-- Description of the task --
In the records, each line holding "recaptcha" must be reported.

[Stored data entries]
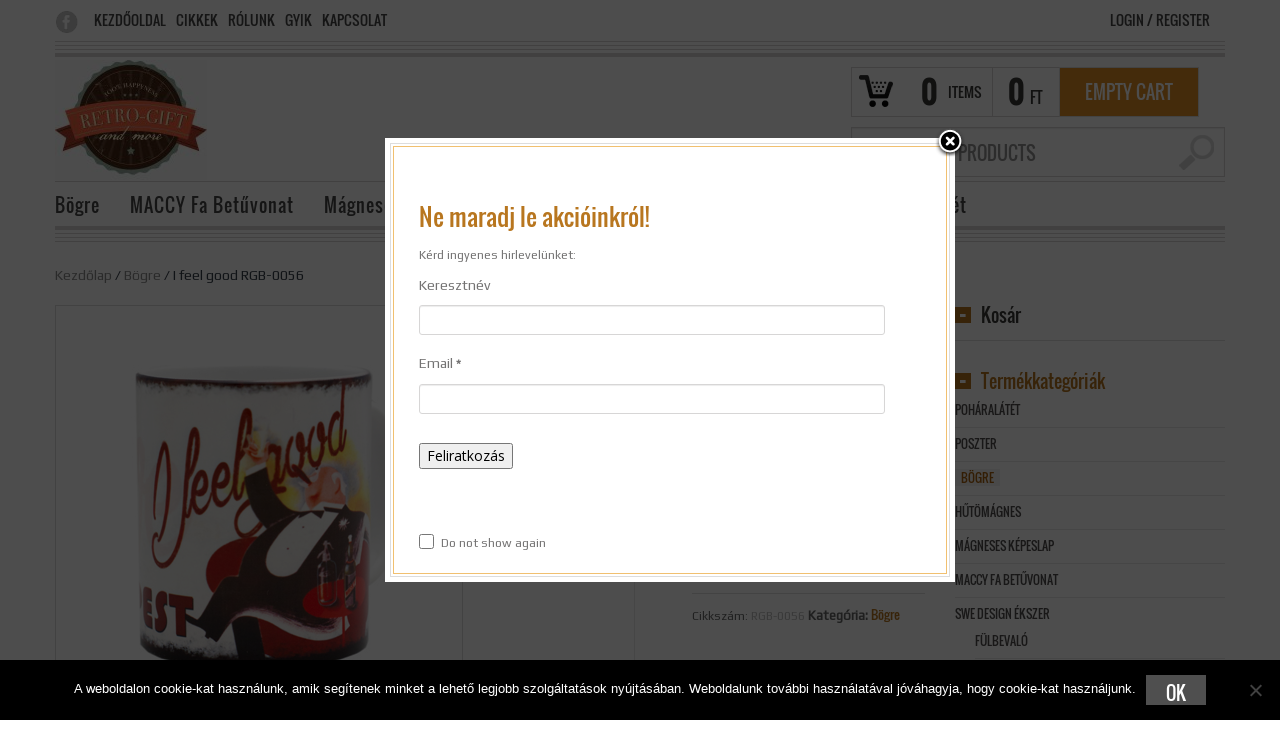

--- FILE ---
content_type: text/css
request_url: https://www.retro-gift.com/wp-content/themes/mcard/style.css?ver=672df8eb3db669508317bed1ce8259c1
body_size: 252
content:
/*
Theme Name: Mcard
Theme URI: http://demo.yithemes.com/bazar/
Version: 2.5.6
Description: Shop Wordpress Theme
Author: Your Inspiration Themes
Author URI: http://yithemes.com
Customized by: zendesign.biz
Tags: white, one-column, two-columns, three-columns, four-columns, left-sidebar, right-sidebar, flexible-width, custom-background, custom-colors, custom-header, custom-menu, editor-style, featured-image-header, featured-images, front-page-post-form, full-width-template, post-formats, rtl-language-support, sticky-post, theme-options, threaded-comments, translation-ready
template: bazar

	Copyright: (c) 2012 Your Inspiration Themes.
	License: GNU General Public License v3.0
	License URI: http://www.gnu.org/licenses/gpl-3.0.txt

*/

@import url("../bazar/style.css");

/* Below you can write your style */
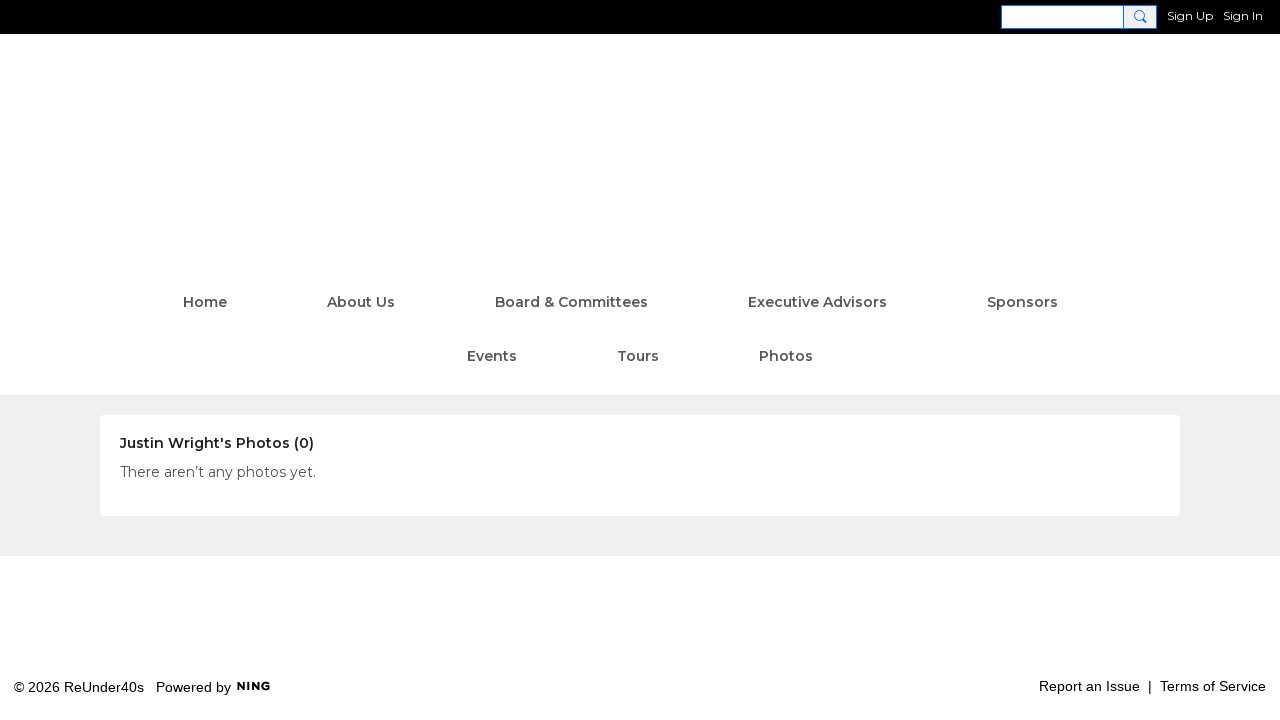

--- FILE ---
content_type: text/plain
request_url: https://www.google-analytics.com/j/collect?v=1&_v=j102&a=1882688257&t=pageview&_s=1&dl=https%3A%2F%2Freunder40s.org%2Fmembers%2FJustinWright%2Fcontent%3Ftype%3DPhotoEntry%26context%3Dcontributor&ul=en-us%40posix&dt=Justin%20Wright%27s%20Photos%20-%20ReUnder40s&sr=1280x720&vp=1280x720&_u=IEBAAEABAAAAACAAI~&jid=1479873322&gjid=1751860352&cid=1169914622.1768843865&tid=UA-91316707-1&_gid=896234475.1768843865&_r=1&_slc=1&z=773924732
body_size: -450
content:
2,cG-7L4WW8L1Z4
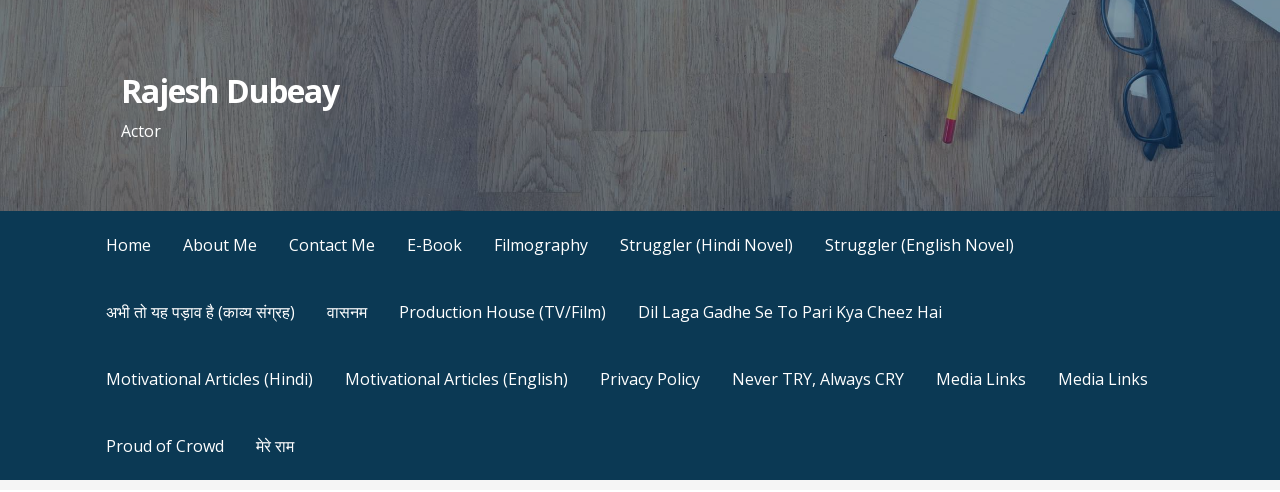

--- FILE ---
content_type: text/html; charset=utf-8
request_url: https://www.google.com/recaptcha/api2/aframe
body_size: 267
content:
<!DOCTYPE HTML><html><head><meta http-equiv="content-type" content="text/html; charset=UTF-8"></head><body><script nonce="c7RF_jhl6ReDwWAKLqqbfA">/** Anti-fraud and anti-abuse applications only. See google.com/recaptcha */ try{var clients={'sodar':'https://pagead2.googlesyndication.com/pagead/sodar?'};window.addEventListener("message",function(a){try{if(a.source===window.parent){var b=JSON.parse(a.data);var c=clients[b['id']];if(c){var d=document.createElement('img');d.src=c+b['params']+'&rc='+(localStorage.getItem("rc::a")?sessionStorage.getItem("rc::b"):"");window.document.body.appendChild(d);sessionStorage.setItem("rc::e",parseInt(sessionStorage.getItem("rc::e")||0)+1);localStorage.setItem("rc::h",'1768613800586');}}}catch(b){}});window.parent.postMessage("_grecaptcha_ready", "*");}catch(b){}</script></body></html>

-- The completed task --
request_url: https://www.google.com/recaptcha/api2/aframe
<!DOCTYPE HTML><html><head><meta http-equiv="content-type" content="text/html; charset=UTF-8"></head><body><script nonce="c7RF_jhl6ReDwWAKLqqbfA">/** Anti-fraud and anti-abuse applications only. See google.com/recaptcha */ try{var clients={'sodar':'https://pagead2.googlesyndication.com/pagead/sodar?'};window.addEventListener("message",function(a){try{if(a.source===window.parent){var b=JSON.parse(a.data);var c=clients[b['id']];if(c){var d=document.createElement('img');d.src=c+b['params']+'&rc='+(localStorage.getItem("rc::a")?sessionStorage.getItem("rc::b"):"");window.document.body.appendChild(d);sessionStorage.setItem("rc::e",parseInt(sessionStorage.getItem("rc::e")||0)+1);localStorage.setItem("rc::h",'1768613800586');}}}catch(b){}});window.parent.postMessage("_grecaptcha_ready", "*");}catch(b){}</script></body></html>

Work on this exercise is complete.